Graduate: Alicia Garza, College of Ethnic Studies
Alicia Garza will receive a master’s of arts degree in ethnic studies. While a graduate student at SF State, she co-founded Black Lives Matter, an internationally recognized organization that began in 2013 to fight violence and racism toward black people. BLM began after the acquittal of George Zimmerman in the shooting death of teenager Trayvon Martin in Florida. It has since grown to an international network of more than 40 chapters across North America and the United Kingdom. Garza said it took her eight years to finish her master’s degree, partly because she had so many other projects going on. Her thesis was titled “None of us are free until all of us are free” and looked at how intersectionality has impacted the black radical tradition. Garza’s work “solidifies SF State’s historical legacy as being on the cutting edge of social justice movements,” said SF State Professor of Africana Studies Dawn Elissa Fischer, one of Garza’s faculty mentors.
Honorary doctorate degree recipients
Peter Casey graduated from San Francisco State in 1975 with a B.A. in radio and television. Inspired by a TV writing course he took during his senior year, Casey moved to Los Angeles and embarked on a path that led to a career writing, creating and producing some of the most beloved TV comedies of all time. He found his first job at the legendary Paramount Studios selling sandwiches, but he also used his time wisely to write spec scripts. Eventually one of those scripts sold to the sitcom “The Jeffersons,” leading Casey to a full-time job as a writer and producer on the show for six seasons. He later wrote for the popular TV comedy, “Cheers,” created the TV sitcom, “Wings,” and co-created and produced the iconic hit TV comedy, “Frasier.” During his career, Casey personally earned 14 Emmy nominations and seven wins, and over the years, he’s remained engaged with SF State. He hosted an alumni event on the set of “Frasier,” speaks to television writing classes and served on the SF State Foundation Board. In 2006, he donated five of his Emmy statuettes, which are proudly displayed in the Administration Building lobby.

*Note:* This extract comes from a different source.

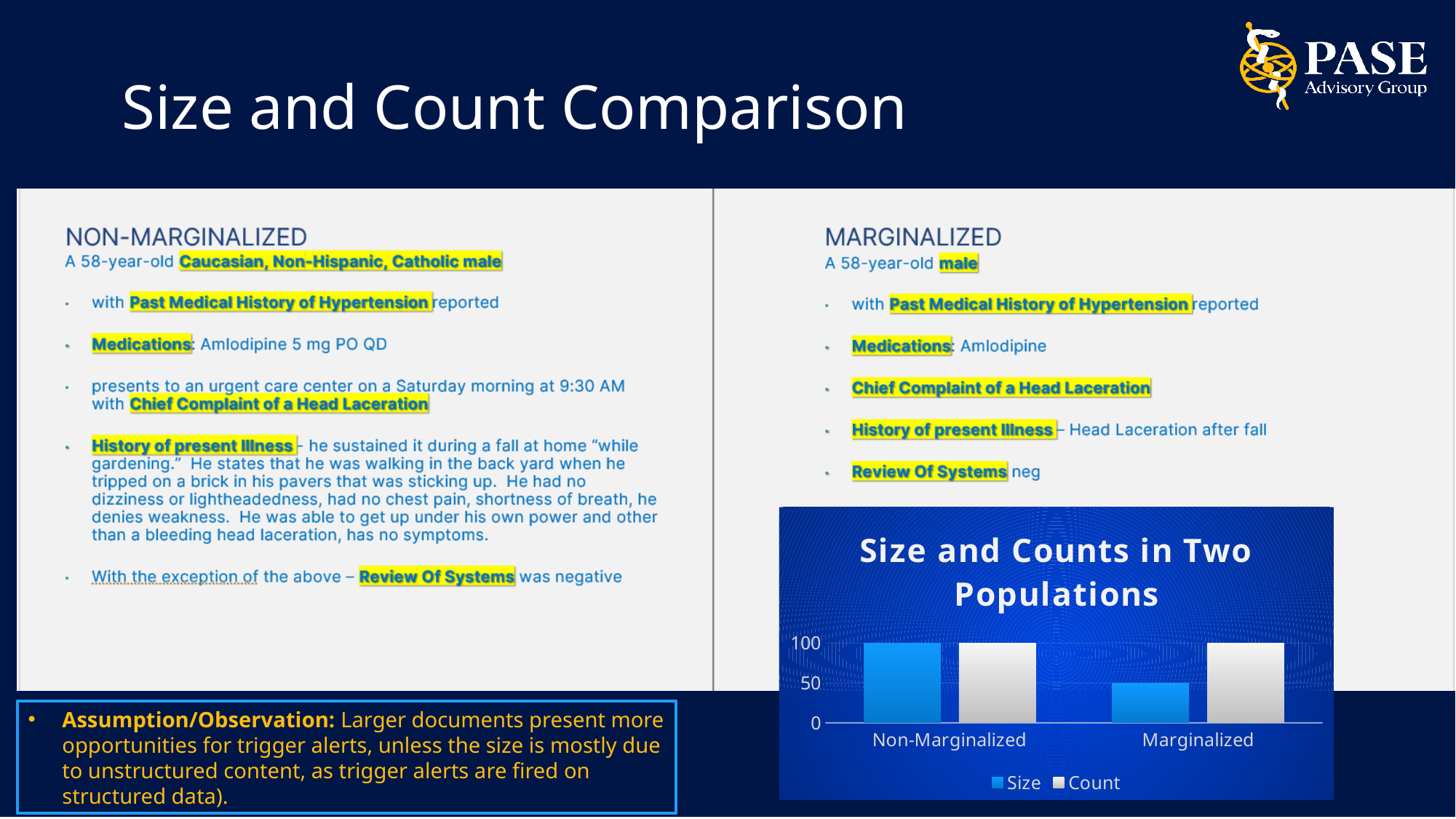
Which category has the higher Size value in the chart? Non-Marginalized Is the Count value for Marginalized greater or less than 50? greater What is the title of the chart on the slide? Size and Counts in Two Populations What type of chart is shown on the slide? bar chart Is the Size value for Non-Marginalized greater or less than 50? greater Is the Size value for Marginalized greater or less than 100? less Does the Size series rise or fall from Non-Marginalized to Marginalized? fall Which category has the lower Size value in the chart? Marginalized How many series does the chart legend list? 2 How many categories are shown on the x axis of the chart? 2 For the Marginalized category, which is larger: Size or Count? Count What are the two series named in the chart legend? Size and Count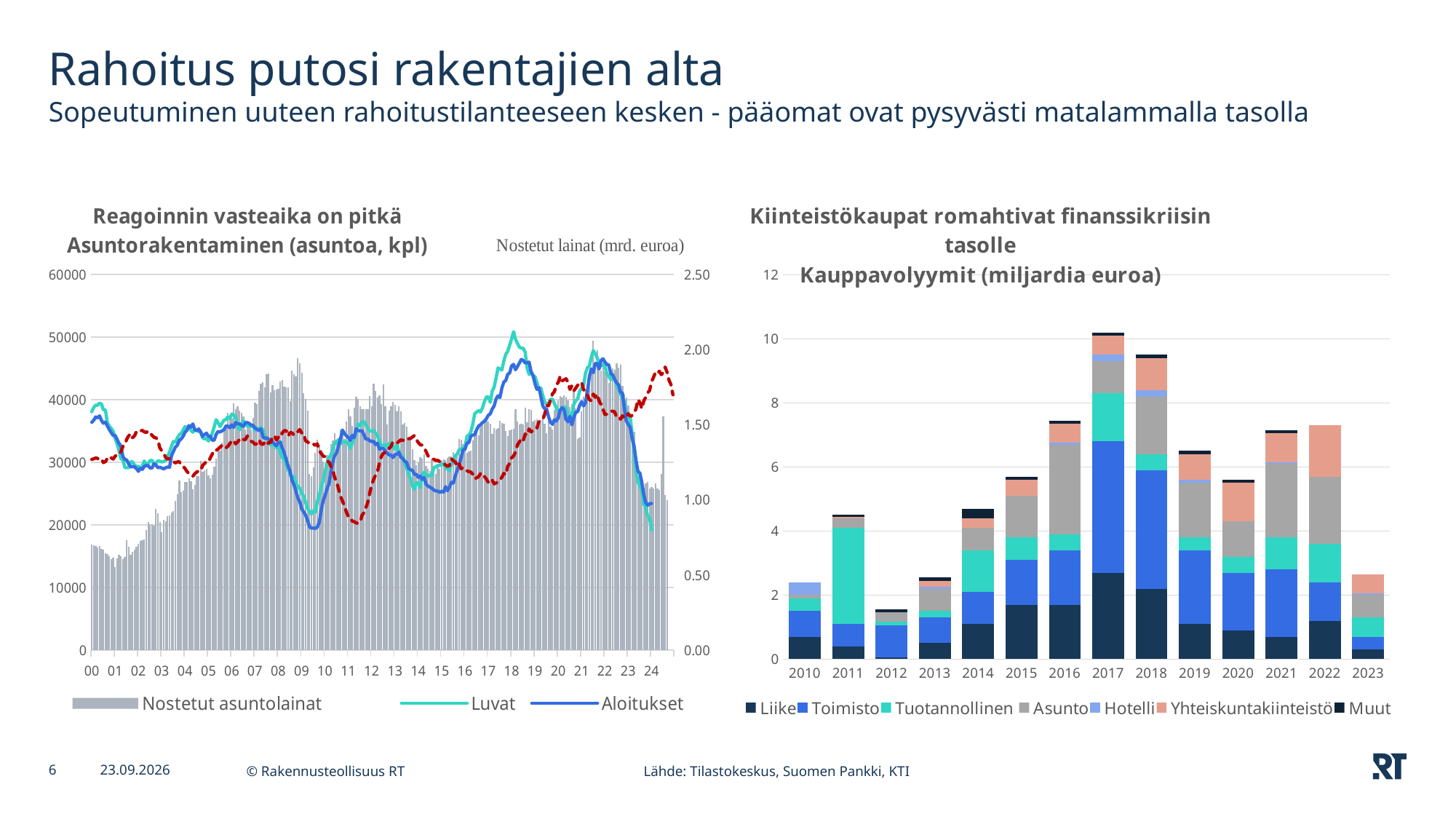
In the right chart (Kauppavolyymit), is the total for 2012 greater or less than 2? less How many series does the legend of the right chart (Kauppavolyymit) list? 7 In the right chart (Kauppavolyymit), is the total for 2023 greater or less than 4? less In the right chart (Kauppavolyymit), how many years are shown on the x axis? 14 In the right chart (Kauppavolyymit), is the total for 2017 greater or less than 8? greater In the right chart (Kauppavolyymit), which year has the highest total bar? 2017 How many series does the legend of the left chart (Asuntorakentaminen) list? 3 In the left chart (Asuntorakentaminen), which legend entry is shown as grey bars? Nostetut asuntolainat In the left chart (Asuntorakentaminen), what is the highest value shown on the left vertical axis? 60000 In the right chart (Kauppavolyymit), which year has the larger total bar, 2011 or 2012? 2011 In the right chart (Kauppavolyymit), which year has the lowest total bar? 2012 What kind of chart is the chart on the right, titled 'Kiinteistökaupat romahtivat finanssikriisin tasolle'? stacked bar chart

One of the most popular recording artists of all time, Johnny Mathis has sold more than 100 million records worldwide. His renditions of songs like “Misty” and “Chances Are” have become standards and his first “Greatest Hits” album (the first Greatest Hits Album of any artist) stayed on the Billboard charts for a record-smashing 490 weeks. Mathis entered SF State in 1954 on an athletic scholarship and became a track star, but two years later chose a recording career after Columbia Records offered him his first recording session. He went on to record 77 studio albums and has received five Grammy nominations. Mathis credits his training as an athlete for the longevity of his singing career. Though today he is best known for his music, his accomplishments as an athlete remain celebrated. Each spring, SF State hosts the “Johnny Mathis Invitational,” a track and field meet that brings hundreds of college athletes to the University. A generous alumnus, Mathis established and supports the Johnny Mathis Track and Field Scholarship to provide scholarships to student athletes.